**Required task A**
In the blog post about exegesis, what book does the writer say they are currently reading?
**Required task B**
Extend the blog post on exegesis, picking up after its final sentence.

Posted by: StrongStakes | July 15, 2012



Part of the tagline that appears at the top of this blog is “O.C. men studying God’s Word exegetically …”  But what does “exegesis” mean?

In a book I’m currently reading, “Eat This Book,” the author, Eugene Peterson, adds to our understanding of this word:

“Exegesis is the discipline of attending to the text and listening to it rightly and well.” (p. 50)

“Exegesis is simply noticing and responding adequately (which is not simple!) to the demand that words make on us, that language makes on us.” (p. 51)

“… we are stuck with the necessity of exegesis.  We have a written word to read and attend to.  It is God’s word, or so we believe, and we had better get it right.  Exegesis is foundational to Christian spirituality.” (p. 53)

“Which is to say, the more ‘spiritual’ we become, the more care we must give to exegesis.  The more mature we become in the Christian faith, the more exegetically rigorous we must become.” (p. 53)

“Exegesis is a dust cloth, a scrub brush, or even a Q-tip for keeping the words clean.” (p. 53)

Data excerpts
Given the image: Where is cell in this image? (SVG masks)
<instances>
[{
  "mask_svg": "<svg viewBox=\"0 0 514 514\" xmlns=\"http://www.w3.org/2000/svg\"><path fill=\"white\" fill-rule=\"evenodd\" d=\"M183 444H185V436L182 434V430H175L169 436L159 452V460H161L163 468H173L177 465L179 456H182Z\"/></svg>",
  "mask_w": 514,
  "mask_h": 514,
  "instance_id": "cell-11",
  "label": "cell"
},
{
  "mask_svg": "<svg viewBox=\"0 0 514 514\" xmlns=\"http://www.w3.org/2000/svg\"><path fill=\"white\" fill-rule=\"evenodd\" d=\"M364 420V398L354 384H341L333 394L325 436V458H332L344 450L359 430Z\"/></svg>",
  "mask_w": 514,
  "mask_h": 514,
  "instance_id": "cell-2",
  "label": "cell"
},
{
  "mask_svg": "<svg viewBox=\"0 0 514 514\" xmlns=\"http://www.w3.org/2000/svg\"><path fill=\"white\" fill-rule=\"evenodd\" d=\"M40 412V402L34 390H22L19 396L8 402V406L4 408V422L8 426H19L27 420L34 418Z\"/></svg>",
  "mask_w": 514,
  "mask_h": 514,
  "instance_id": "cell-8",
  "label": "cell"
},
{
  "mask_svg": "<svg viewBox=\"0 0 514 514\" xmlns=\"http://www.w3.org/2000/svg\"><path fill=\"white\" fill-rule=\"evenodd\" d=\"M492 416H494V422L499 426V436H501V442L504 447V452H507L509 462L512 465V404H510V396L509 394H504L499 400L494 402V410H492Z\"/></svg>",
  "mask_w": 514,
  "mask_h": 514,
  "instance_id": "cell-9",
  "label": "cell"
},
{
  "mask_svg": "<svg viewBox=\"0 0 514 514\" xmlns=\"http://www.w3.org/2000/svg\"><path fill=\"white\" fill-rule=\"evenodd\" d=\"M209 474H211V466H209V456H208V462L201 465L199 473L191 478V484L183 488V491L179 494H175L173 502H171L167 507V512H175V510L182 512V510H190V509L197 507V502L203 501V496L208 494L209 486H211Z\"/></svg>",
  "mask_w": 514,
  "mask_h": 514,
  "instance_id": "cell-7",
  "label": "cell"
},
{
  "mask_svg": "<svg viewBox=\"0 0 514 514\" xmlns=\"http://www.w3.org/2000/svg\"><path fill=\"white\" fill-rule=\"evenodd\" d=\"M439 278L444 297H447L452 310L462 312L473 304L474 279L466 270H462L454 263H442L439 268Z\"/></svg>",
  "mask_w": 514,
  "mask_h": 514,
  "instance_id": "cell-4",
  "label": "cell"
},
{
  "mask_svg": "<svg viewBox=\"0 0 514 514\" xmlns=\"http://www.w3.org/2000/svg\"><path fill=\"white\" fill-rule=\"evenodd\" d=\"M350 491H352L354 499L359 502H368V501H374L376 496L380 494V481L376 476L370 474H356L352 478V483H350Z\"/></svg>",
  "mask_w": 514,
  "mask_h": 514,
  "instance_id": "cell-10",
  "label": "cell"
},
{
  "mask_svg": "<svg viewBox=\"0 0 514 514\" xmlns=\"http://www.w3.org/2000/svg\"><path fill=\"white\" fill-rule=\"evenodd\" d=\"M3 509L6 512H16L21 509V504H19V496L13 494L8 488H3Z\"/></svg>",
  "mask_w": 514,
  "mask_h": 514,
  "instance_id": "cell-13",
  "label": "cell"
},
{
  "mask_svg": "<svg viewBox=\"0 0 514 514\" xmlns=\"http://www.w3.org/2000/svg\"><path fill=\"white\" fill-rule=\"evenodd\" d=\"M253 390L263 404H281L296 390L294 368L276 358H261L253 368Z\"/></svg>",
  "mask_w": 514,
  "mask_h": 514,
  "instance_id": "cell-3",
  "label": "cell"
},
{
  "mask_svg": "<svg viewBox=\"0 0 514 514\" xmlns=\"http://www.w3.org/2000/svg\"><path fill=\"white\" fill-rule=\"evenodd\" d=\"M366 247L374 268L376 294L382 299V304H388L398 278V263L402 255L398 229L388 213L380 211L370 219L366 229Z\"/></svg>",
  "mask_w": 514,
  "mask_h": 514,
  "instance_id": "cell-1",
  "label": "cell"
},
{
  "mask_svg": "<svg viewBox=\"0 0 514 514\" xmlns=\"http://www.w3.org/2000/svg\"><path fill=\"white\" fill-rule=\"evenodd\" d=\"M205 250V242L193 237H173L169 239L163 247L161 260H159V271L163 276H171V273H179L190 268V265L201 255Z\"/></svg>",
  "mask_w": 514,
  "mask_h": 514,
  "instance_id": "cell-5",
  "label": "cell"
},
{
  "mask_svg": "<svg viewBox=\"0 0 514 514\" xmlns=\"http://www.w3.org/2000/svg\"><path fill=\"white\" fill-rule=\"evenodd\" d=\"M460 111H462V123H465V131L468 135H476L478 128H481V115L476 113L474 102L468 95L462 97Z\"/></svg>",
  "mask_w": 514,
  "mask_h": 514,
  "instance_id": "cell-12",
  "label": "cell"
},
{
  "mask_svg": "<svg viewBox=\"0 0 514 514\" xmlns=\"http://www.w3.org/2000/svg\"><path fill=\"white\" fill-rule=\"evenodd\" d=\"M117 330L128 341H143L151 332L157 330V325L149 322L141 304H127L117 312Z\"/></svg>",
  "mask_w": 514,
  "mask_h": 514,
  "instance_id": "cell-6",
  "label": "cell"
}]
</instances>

**Written response A**
"Eat This Book," by Eugene Peterson.

**Written response B**
“Exegesis is an act of love.  It loves the one who speaks the words enough to want to get the words right.  It respects the words enough to use every means we have to get the words right.  Exegesis is loving God enough to stop and listen carefully to what He says.” (p. 55)

“But exegesis does not mean mastering the text, it means submitting to it as it is given to us.  Exegesis doesn’t take charge of the text and impose superior knowledge on it; it enters the world of the text and lets the text ‘read’ us.  Exegesis is an act of sustained humility …” (p. 57)

“But without exegesis, spirituality gets sappy, soupy.  Spirituality without exegesis becomes self-indulgent.  Without disciplined exegesis, spirituality develops into an idiolect in which I define all the key verbs and nouns out of my own experience.  And prayer ends up limping along in sighs and stutters.” (p. 58)

Wow! … this is what we are committed to doing on Monday nights as the O.C. Bereans.  Join us tomorrow night at 7 pm as we continue our overview of the New Testament, focusing on a few more of Paul’s letters to 1st Century churches.

By the way, for an online course that I am teaching (N.T. Survey), we are using F.F. Bruce’s classic work, The New Testament Documents: Are They Reliable? as a textbook.  I found a free copy online, so click on the title to download a 77-page .pdf.

Embrace God’s Grace!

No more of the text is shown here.